I found this organ on the side of the road in my neighborhood today. It was in very poor condition before i destroyed it. :twisted: It believe it was made around 1974. I thought i had found a load of gold plated fingers, and contacts, but they are plated with a "silver" metal that has not tarnished over time.
Does anyone know what the fingers are plated with? The keyboard contacts are springs, and bars. I have no idea what they material they are made of either.
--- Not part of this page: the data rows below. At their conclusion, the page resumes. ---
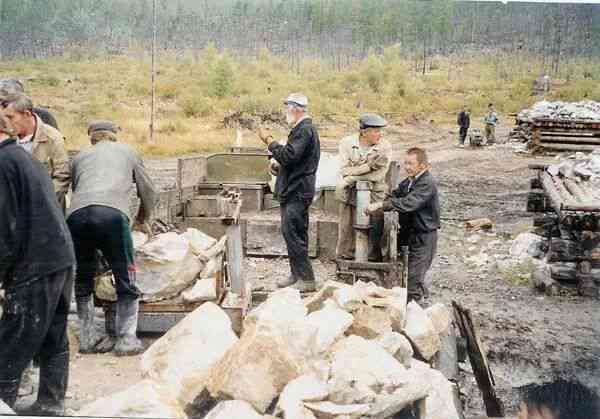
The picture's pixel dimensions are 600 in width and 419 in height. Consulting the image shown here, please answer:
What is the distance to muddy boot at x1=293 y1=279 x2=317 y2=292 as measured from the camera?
4.70 m

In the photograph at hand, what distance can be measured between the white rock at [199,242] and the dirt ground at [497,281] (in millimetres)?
446

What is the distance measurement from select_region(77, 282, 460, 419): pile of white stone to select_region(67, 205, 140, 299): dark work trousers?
0.37 meters

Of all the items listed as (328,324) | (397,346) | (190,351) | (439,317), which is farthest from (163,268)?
(439,317)

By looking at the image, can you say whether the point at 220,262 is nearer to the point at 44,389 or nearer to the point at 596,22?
the point at 44,389

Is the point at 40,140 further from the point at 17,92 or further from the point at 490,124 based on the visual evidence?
the point at 490,124

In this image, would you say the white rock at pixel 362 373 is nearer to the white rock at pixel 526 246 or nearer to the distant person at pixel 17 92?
the white rock at pixel 526 246

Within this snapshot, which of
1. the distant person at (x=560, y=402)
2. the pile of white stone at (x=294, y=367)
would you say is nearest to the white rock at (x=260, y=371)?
the pile of white stone at (x=294, y=367)

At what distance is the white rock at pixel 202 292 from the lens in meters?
4.20

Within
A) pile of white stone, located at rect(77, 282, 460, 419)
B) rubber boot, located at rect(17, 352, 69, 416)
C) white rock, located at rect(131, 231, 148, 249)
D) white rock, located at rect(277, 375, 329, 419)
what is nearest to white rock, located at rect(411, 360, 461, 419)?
pile of white stone, located at rect(77, 282, 460, 419)

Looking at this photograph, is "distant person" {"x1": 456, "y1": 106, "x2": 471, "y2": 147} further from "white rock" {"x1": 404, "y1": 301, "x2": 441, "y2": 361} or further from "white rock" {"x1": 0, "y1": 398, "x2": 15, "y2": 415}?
"white rock" {"x1": 0, "y1": 398, "x2": 15, "y2": 415}

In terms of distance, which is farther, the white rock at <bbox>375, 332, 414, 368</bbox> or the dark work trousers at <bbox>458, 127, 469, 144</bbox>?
the dark work trousers at <bbox>458, 127, 469, 144</bbox>

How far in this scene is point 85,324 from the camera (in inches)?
159

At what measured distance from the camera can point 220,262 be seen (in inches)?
174

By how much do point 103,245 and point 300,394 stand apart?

The springs have a slightly brassy look to them, possibly very thin gold plating and the base metal is tarnished?


----------



## Geo (Oct 5, 2011)

im afraid its tin. try a little hcl on a small area and see if you get a reaction. if you leave a drop on one trace over night and the metal disappears, its tin.


----------



## oldgeek (Oct 5, 2011)

Geo said:


> im afraid its tin. try a little hcl on a small area and see if you get a reaction. if you leave a drop on one trace over night and the metal disappears, its tin.



I will try the HCL as you suggest. I thought TIN would have corodded after 35 years? I found some silver plated switches, that are solid black with tarnish.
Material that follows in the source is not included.